§ **Extract**:
Blog post

What’s in store for Dutch batteries?

storage, 11 December 2023

Despite rapidly picking up the pace on the roll-out of renewable energy, with a staggering 8-fold increase in installed capacity between 2013 and 2022, the Netherlands are lagging far behind on their neighbours and on self-imposed targets when it comes to the much-needed electricity storage. Policy has not been supportive so far, but various announced and ongoing changes may finally move the needle. It is about time that we take a closer look at what’s in store for Dutch batteries, and whether it’s enough to bring the targets back in sight!

As an inhabitant of the Netherlands, I experience that Dutchies are often stereotyped as frugal (some would say ‘greedy’ – the expression “going Dutch” in English describes paying for your share precisely and not one cent more) and the Netherlands is predominantly seen as a trading nation. Therefore, one might expect that the business of buying goods at low prices and using or selling at a later moment when prices are higher, fits right up our alley. Yet, when it comes to storing electricity, the Netherlands lags far behind its neighbours.

However, recent developments with regards to policy, targets, and costs of battery storage could be a gamechanger for the sector. So, we thought it was time to look at what’s going on in this small, energy-intensive country at the North Sea and if there are lessons to be learned for other storage-deprived countries. Will the looming changes be sufficient to catch-up and reach the ambitious targets?

 

Storage market NL

At the end of 2022, according to Dutch statistics bureau “CBS”, there was approximately 145 MW of battery capacity connected to the Dutch grid. This consisted mostly of 1h batteries, and predominantly large-scale (>1 MW) batteries[1]. As a few large projects have come or will come online during 2023 (Semper Power plans to commission 60 MW), we estimate this will be around 200 MW by the end of 2023.

Besides the many parties who originally developed solar parks that showed an initial interest in storage, there are some developers on the market that focus purely on grid-scale batteries. These include Giga Storage, Semper Power, and Lion Storage. All these developers together have an impressive pipeline of projects of but they have so far struggled to get real traction in the market (the reasons for which are discussed below).

At the same time, grid operators indicate they need storage to relieve the grid and solve congestion and are increasingly pushing the government to come up with solutions. TenneT (the Dutch Transmission System Operator(TSO)), for example, recently announced they expect to need 9 GW of storage by 2030.

We’re not the ones doing the maths here for you (we trust you’re all able to do that quite well yourselves), but it seems to us that’s a rather big gap between the current installed capacity and the required capacity by 2030 (200 MW vs. 9 GW). Nonetheless, the lobby of has successfully managed to create a sense of urgency among the relevant governmental bodies who have now announced policy changes.

§ **Data**:
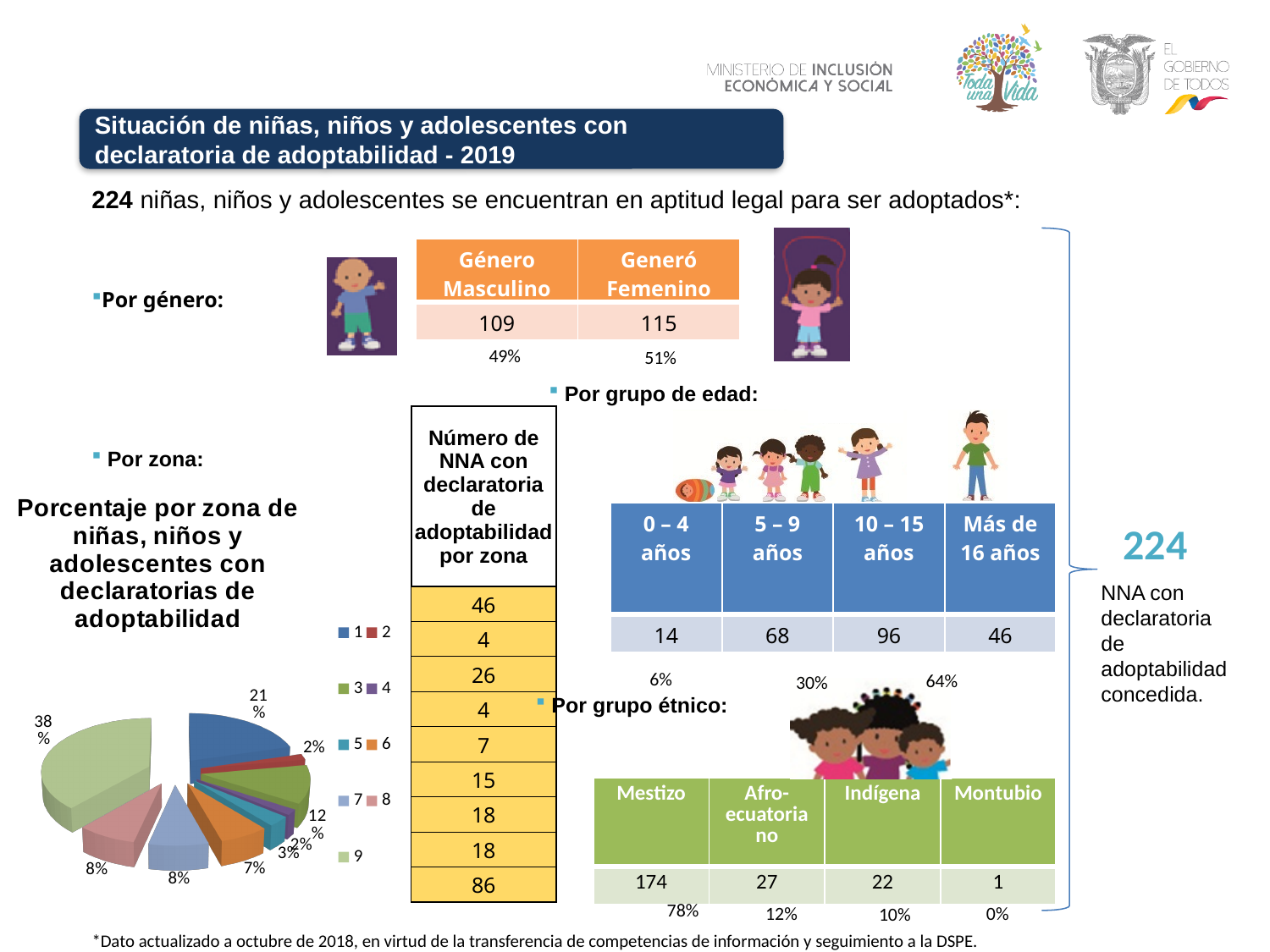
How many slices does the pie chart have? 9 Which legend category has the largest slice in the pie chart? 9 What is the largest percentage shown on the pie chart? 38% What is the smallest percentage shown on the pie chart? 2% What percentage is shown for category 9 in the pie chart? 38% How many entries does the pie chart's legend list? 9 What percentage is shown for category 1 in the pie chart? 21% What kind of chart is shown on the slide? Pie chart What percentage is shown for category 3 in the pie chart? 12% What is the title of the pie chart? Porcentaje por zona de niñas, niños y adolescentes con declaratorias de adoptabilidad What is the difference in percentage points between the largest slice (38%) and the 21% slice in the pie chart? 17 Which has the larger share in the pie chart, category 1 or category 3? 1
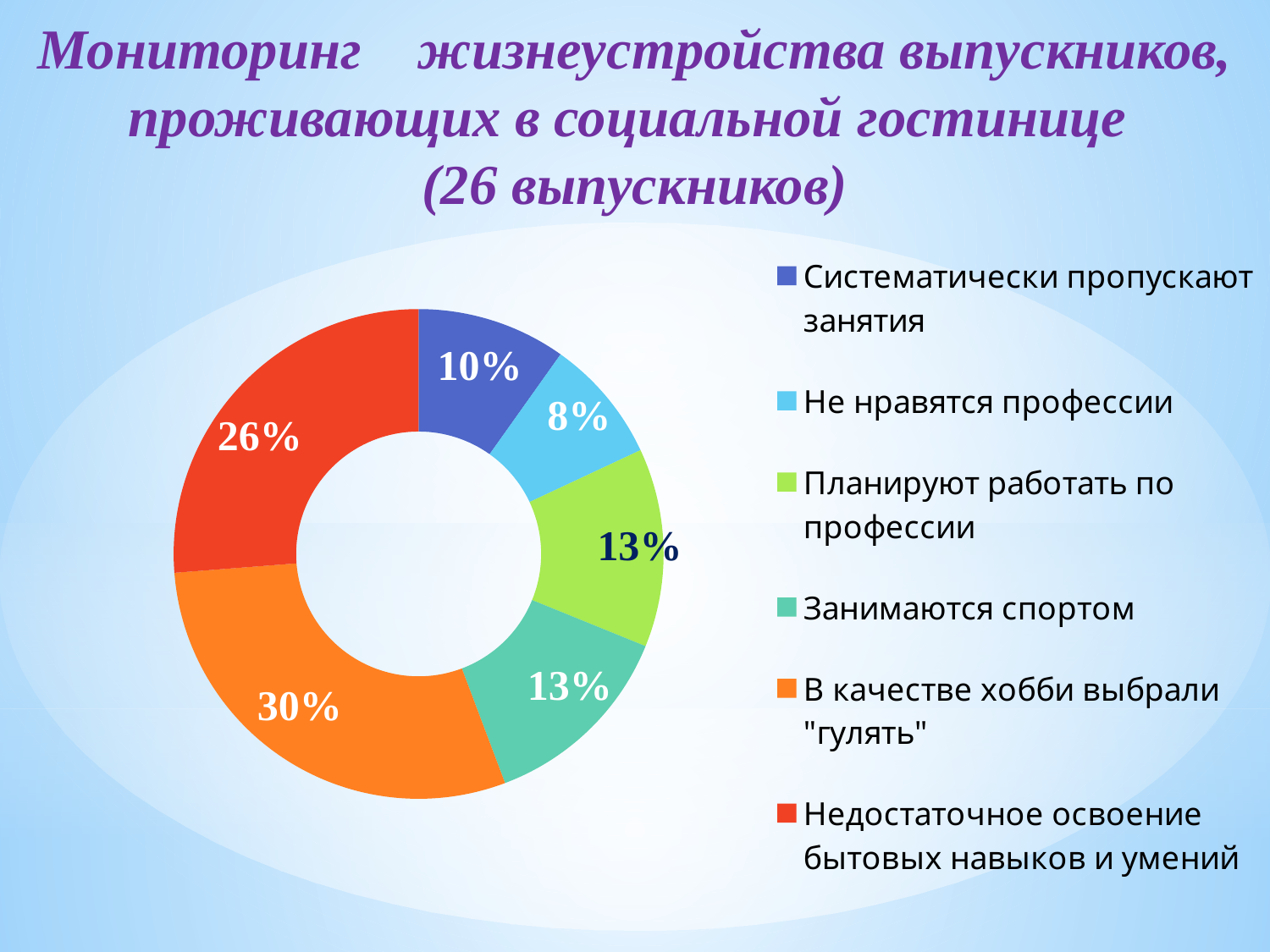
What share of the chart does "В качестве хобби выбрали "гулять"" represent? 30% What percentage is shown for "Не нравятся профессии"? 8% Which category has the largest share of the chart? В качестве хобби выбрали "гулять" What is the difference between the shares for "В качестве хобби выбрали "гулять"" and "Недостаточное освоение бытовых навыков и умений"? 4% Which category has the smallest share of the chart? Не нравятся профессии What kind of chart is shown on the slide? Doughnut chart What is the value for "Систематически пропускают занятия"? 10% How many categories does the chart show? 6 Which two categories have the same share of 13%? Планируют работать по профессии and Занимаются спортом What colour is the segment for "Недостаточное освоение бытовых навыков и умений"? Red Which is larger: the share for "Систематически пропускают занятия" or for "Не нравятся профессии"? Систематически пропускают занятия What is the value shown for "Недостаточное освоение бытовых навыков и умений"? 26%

§ **What to do**:
a: In the post on Dutch batteries, how much storage does TenneT expect to need by 2030?
b: For each statement, say whether the Dutch batteries post agrees with it, and quote the words that decide it. (i) About 145 MW of battery capacity was connected to the Dutch grid at the end of 2022. (ii) Most of that battery capacity came from small units under 1 MW. (iii) Installed renewable capacity in the Netherlands grew 8-fold between 2013 and 2022.
c: Output everything in the Dutch batteries post from "At the end of" down to "are discussed below).".
Answer from the Dutch batteries post only, not from the listing.

§ **List of answers**:
a: 9 GW.

b:
(i) Yes: "there was approximately 145 MW of battery capacity connected to the Dutch grid"
(ii) No: "predominantly large-scale (>1 MW) batteries"
(iii) Yes: "a staggering 8-fold increase in installed capacity between 2013 and 2022"

c:
At the end of 2022, according to Dutch statistics bureau “CBS”, there was approximately 145 MW of battery capacity connected to the Dutch grid. This consisted mostly of 1h batteries, and predominantly large-scale (>1 MW) batteries[1]. As a few large projects have come or will come online during 2023 (Semper Power plans to commission 60 MW), we estimate this will be around 200 MW by the end of 2023.

Besides the many parties who originally developed solar parks that showed an initial interest in storage, there are some developers on the market that focus purely on grid-scale batteries. These include Giga Storage, Semper Power, and Lion Storage. All these developers together have an impressive pipeline of projects of but they have so far struggled to get real traction in the market (the reasons for which are discussed below).